Our results also indicate affective ToM difficulties are uniquely predictive of social symptoms that are characteristic of ASD, but not social functioning more broadly. This suggests that individual differences in ToM are most closely tied to the specific social challenges associated with ASD, rather than general social skills as would be expected for children without ASD. In contrast to the argument that social cognition contributes to social functioning (Beauchamp and Anderson 2010), these results support the model within the ASD literature that suggests social cognition contributes specifically to symptoms (Frith 1989). However, it is possible that laboratory-based ToM tasks are more likely to relate to a laboratory-based social measure, which may capture different social behaviors than assessments asking parents to report on enduring real-world social behaviors.

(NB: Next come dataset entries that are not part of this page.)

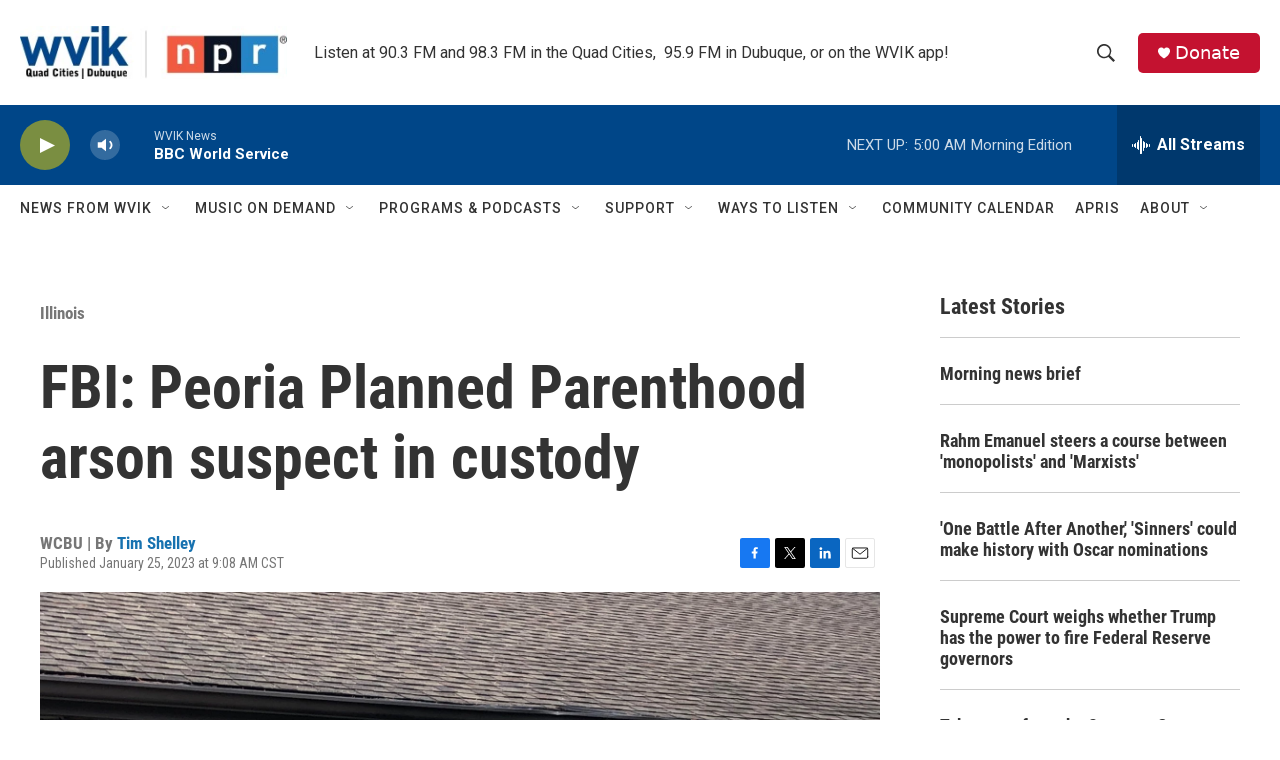

--- FILE ---
content_type: text/html; charset=utf-8
request_url: https://www.google.com/recaptcha/api2/aframe
body_size: -87
content:
<!DOCTYPE HTML><html><head><meta http-equiv="content-type" content="text/html; charset=UTF-8"></head><body><script nonce="iJVo3f-ondJgl9qAw5__LQ">/** Anti-fraud and anti-abuse applications only. See google.com/recaptcha */ try{var clients={'sodar':'https://pagead2.googlesyndication.com/pagead/sodar?'};window.addEventListener("message",function(a){try{if(a.source===window.parent){var b=JSON.parse(a.data);var c=clients[b['id']];if(c){var d=document.createElement('img');d.src=c+b['params']+'&rc='+(localStorage.getItem("rc::a")?sessionStorage.getItem("rc::b"):"");window.document.body.appendChild(d);sessionStorage.setItem("rc::e",parseInt(sessionStorage.getItem("rc::e")||0)+1);localStorage.setItem("rc::h",'1769076039294');}}}catch(b){}});window.parent.postMessage("_grecaptcha_ready", "*");}catch(b){}</script></body></html>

Several limitations of the present study should be addressed in future research. The ToM battery was designed to assess a wide range of ToM abilities, but floor and ceiling effects may have constricted the range and could dampen true effects for some measures. Yet, the variability in performance across the entire battery is also a strength, as the battery captured different components of ToM that vary in level of difficulty for children with ASD. Future work will benefit from the use of batteries that include an even wider range of measures and task demands in order to capture individual differences and replicate our finding of affective and cognitive factors within ToM among school-aged children with ASD. As well, given that the two processes of emotion perception and ToM are conceptually linked but poorly understood (Mitchell and Phillips 2015), future studies that examine both affective ToM and basic emotion processing skills in children with ASD will shed light on the extent to which higher-level integration and inference of social-emotional information is impaired, beyond basic emotion perception. Future work is also needed to explore how other variables, such as motivation or executive functioning, contribute to ToM performance. Finally, research with a larger number of females and using a comparison group without ASD or with a clinical condition thought to have impaired ToM will provide useful information about the generalizability of our findings.

In sum, through use of a large battery of ToM measures, this study demonstrates that the emotional aspect of interpreting others’ mental states can be distinguished from traditional cognitive aspects of ToM and uniquely predicts phenotypic heterogeneity in ASD. Finding two factors within ToM provides valuable theoretical insight into the ToM profile of school-aged children with ASD. Furthermore, to our knowledge, this is the first demonstration that reasoning about the affective component of others’ ambiguous mental states and social scenarios uniquely predicts social symptom severity in ASD. These results specify the centrality of affective social reasoning as a critical component of ToM in school-aged children with ASD. Clinically, it may be important to develop assessments and treatments that target affective ToM difficulties and other related challenges with reasoning about the social and emotional world.